Surface Growth Driven by an Optimality Criterion
Rohan Abeyaratne, Roberto Paroni, Marco Picchi Scardaoni

TL;DR
This paper introduces a variational framework for modeling surface growth driven by an optimality principle, using constrained minimization and gradient flow concepts, with applications to elastic beams.
Contribution
It develops a novel variational approach for accretive surface growth that replaces kinetic laws with an optimality-based minimization framework.
Findings
Growth modeled as a constrained minimization problem.
Residual stresses can cause nonuniqueness and localization.

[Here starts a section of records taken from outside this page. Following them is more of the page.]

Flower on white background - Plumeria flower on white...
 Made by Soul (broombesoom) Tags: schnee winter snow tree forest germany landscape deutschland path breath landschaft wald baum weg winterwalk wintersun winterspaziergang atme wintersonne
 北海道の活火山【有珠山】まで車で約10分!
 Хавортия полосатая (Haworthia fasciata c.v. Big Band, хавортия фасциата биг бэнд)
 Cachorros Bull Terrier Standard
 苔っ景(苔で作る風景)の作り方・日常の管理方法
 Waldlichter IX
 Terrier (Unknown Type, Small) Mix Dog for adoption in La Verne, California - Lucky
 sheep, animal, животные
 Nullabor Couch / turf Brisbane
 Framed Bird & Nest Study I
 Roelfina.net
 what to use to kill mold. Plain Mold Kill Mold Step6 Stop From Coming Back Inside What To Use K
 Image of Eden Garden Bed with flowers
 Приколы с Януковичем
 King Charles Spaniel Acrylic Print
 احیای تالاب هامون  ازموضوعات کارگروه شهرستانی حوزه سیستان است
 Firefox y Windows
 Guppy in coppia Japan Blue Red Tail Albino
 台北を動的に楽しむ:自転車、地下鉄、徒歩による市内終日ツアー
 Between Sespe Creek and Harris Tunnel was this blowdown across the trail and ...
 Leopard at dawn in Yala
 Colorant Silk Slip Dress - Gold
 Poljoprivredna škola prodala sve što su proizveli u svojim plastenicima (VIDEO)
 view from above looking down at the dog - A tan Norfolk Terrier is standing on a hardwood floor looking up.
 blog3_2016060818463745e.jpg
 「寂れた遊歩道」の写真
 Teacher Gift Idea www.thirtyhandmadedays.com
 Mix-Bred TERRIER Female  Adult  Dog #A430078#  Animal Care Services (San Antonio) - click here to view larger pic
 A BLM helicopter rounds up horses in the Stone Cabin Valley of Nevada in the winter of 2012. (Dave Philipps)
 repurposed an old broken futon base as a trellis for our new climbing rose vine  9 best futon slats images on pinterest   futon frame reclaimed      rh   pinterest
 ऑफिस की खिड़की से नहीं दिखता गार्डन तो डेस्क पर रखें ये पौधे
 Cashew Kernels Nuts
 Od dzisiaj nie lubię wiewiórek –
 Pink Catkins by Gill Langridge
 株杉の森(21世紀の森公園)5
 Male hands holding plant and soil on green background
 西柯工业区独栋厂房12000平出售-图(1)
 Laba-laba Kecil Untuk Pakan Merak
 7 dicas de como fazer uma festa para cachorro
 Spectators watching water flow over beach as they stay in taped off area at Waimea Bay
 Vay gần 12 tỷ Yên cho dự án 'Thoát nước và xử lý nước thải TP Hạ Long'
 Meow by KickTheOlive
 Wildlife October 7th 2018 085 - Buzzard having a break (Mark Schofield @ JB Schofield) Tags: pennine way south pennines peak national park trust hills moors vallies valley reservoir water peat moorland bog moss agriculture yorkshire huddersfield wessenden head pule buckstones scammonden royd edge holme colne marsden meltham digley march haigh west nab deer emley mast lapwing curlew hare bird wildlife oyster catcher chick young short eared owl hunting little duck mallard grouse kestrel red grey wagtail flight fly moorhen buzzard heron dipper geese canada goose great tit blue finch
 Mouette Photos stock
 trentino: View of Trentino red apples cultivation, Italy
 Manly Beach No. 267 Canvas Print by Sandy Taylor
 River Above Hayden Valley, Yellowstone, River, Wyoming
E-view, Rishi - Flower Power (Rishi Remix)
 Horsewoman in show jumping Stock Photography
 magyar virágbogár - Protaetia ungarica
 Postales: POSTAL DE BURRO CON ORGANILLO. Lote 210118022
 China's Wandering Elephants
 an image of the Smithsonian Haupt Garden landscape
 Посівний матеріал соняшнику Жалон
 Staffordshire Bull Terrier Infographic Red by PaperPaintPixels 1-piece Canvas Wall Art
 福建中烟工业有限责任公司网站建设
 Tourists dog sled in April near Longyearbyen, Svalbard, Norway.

A formal limit yields a constrained gradient flow.
Abstract
We propose a variational framework for accretive surface growth driven by an optimality principle. Rather than prescribing a kinetic law, the configuration at each time step is obtained, within a time-discrete setting, as the solution of a constrained minimization problem. Growth is modeled as an irreversible surface deposition process subject to a global mass constraint, while the driving mechanism is encoded in an objective functional, here taken to be the structural mean compliance. The approach is illustrated on a linearly elastic cantilever beam whose cross-sectional height evolves through layered accretion, possibly involving prestrain and precurvature. Growth-induced residual stresses can alter the convexity of the compliance functional, leading to nonuniqueness and localization phenomena. We explore the possibility of adding a regularization term penalizing deviations from the…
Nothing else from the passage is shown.